The search function


Introduction

This document explains how to use Aminet’s search function efficiently. Note that it only deals with the search function of Aminet’s web interface - if you’re interested in searching Aminet from a FTP or ADT client, refer to the explanation of the ADT protocol.

Aminet’s web interface offers two different search functions: The simple search, which is available at the top right corner of every page of the web interface, will search through all filenames and short: lines (i.e. the 40 char descriptions of each file).

The advanced search is available by selecting “Search” from the menu at the left side of every page on Aminet. It will let you search filenames, descriptions or whole readmes and can filter the search results by date, architecture or directory.

Supported wildcards

If you just enter a search term that does not contain any special characters (see below), Aminet will find all matches containing your search term - i.e. ‘foo’ will actually search for ‘#?foo#?’ and will return all strings containing ‘foo’.

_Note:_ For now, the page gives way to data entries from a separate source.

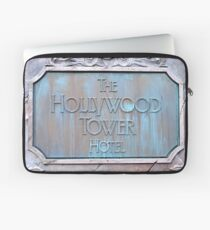 Hollywood Tower Hotel Laptop Sleeve
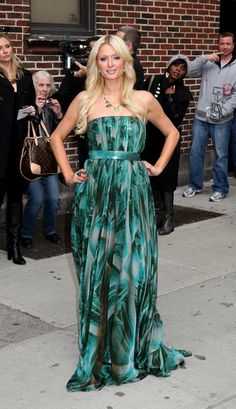 Paris Hilton visits David Letterman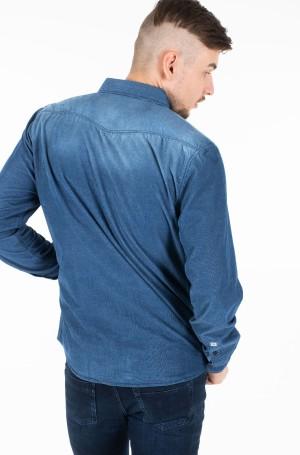 Velvet shirt CANYON CORD/PM306146-3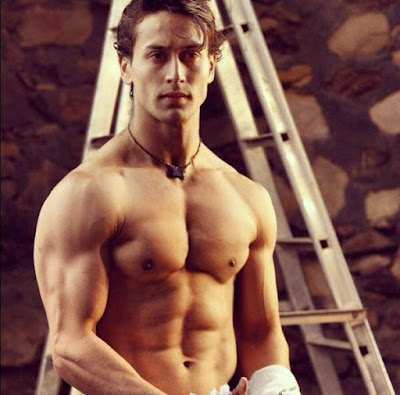tiger-shroff-campaigns-to-save-big-cats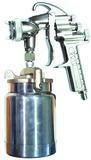 Pistolets peinture for Pistolet peinture air comprime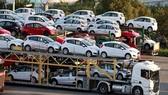 Siết kiểm tra trị giá ô tô nhập khẩu về Việt Nam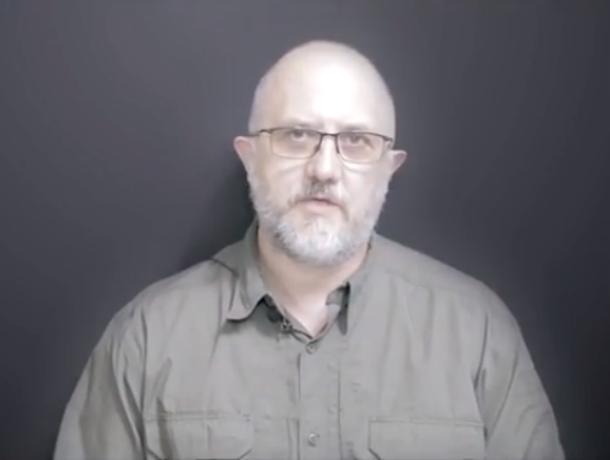 Журналист Евгений Михайлов снял фильм «Беспонтовый выбор Таганрога»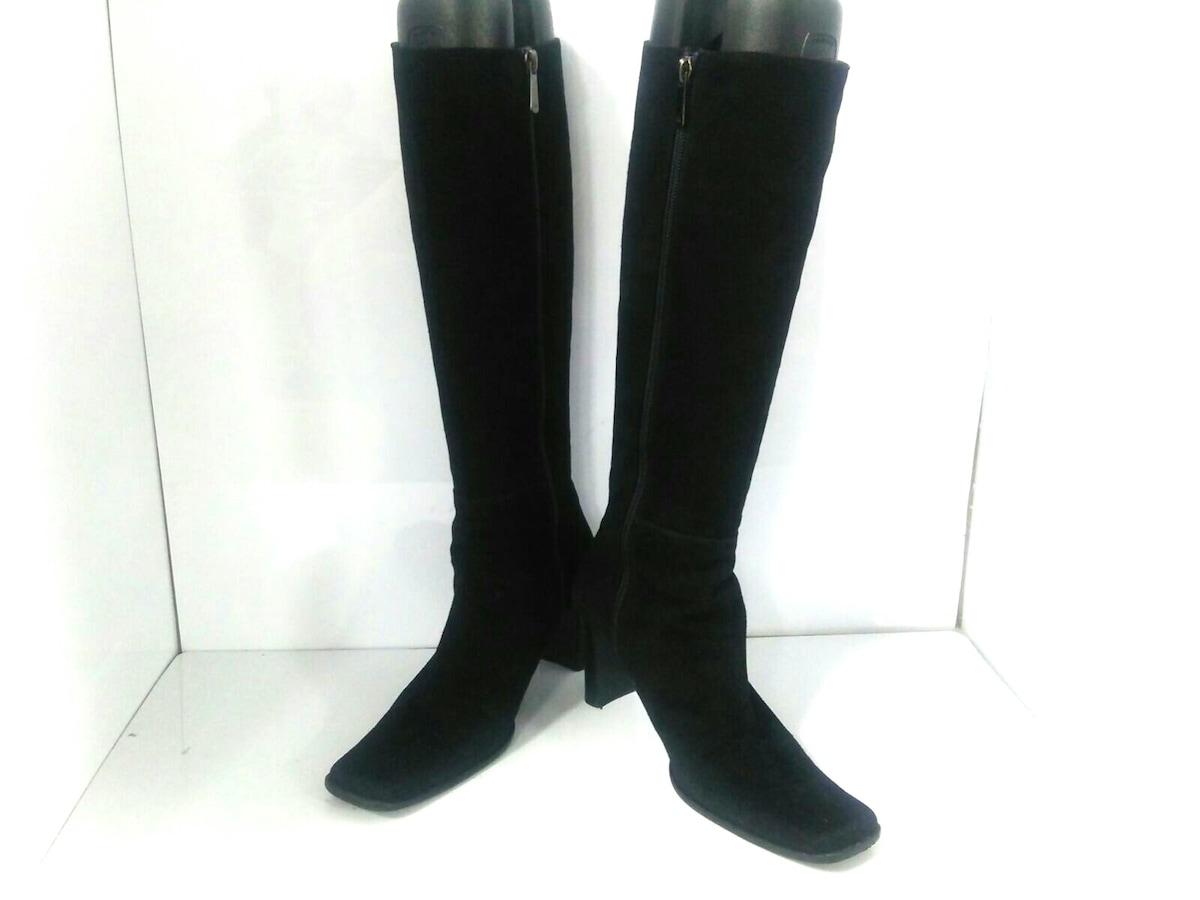 SONIARYKIEL(ソニアリキエル)のブーツ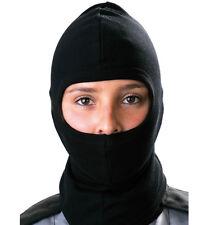 Sturmhaube, Kopfhaube, Skimaske, Sturmmaske, schwarz
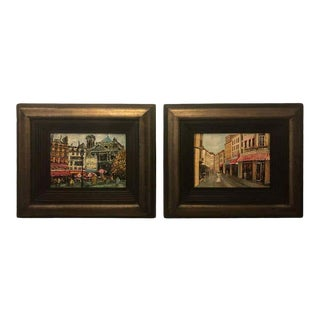 1990s Parisian Street Scenes Oil on Canvas Paintings Signed R. Roywilsens - a Pair, Framed For Sale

The search function also accepts wildcards: Just like under AmigaDOS, #? will match anything, while ? will match a single character. Please note that as soon as you use wildcards, searching will try to match the exact phrase you entered, so you need to say ‘#?foo#?’ to match all strings containg foo while ‘foo#?’ will only find strings starting with foo.

A good example is to search filenames for lha#? - this will find all filenames starting with ‘lha’ and is the best way to find the actual LhA executable without getting all LhA archives listed.

Note: Instead of #?, you can also use * or %.

Examples

search for lha#? - find all package names starting with ‘lha’
search for Architecture: ppc-amigaos - find all AmigaOS 4 packages
search for DATE older 1992 - find all packages older then 1992
search for filename = Quake and Architecture = ppc-morphos - find Quake ports for MorphOS

Sorting search results

Search results can be sorted by name (which is the default), version, path, number of downloads, size, date or description. Simply click on one of the column headers to sort the currently listed search results by that particular criterium.

Note that this applies to Aminet directory listings aswell, as from a technical point of view they are simply search results aswell.